11. Now, tell us a little more about you as a person: what is your favourite food?
Wendy: HAMBURGERS! Or no, Italian. Anything Italian! or soft shell crab!
Hans: O yeah, definitely soft shell crab! And Vietnamese. But Wendy makes a pretty good risotto as well. I think we just like food in general. Is that an answer too?
12. Favourite book?
Wendy: We love books! We have a few favourites that are packed with inspiring images. Such as ‘Scenographics’ and ‘Setting the scene’.
Hans: We have loads of coffee table books about absolutely everything. There’s a feel to beautiful books that’s hard to resist. We have books on interior design, product design, fashion. A lot of visual stuff. We used to have stacks of magazines too, but since Pinterest there’s less need for that. Only the most beautifully made bookazines get in now.
13. Favourite genre of music?
Wendy: I always was into grunge, Nirvana and stuff.
Hans: I’m more into 60s and 70s stuff. Simon & Garfunkel, Rolling Stones, Beach Boys. But we find each other in our mutual love for Radiohead.

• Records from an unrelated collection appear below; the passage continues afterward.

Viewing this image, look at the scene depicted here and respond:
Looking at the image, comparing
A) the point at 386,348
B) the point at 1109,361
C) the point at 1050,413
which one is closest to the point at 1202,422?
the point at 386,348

Wendy: At the moment we really enjoy Tame Impala, Darwin Deez, Metronomy.
Hans: And of course there are a lot of really, really, really, bad guilty pleasures that we have to keep to ourselves.
Wendy: Starship! You listen too Starship. We built this city on rock and roll!
Hans: O yeah, There’s that.
14. What are your hobbies?
Wendy: I’m afraid we don’t have time for hobbies. We’re dividing our precious time between work, family and friends. But if you do what you love everyday, the whole idea of a hobby sounds a bit silly, actually.
15. If you weren’t an artist, what would you be?
Wendy: I’d be running a cat shelter with my friend.
Hans: I wouldn’t… Can I be a chef? Or an architect? On the other hand maybe I would just be a hippie singer songwriter. A bum that roams the earth bare feet. Yeah. that could work.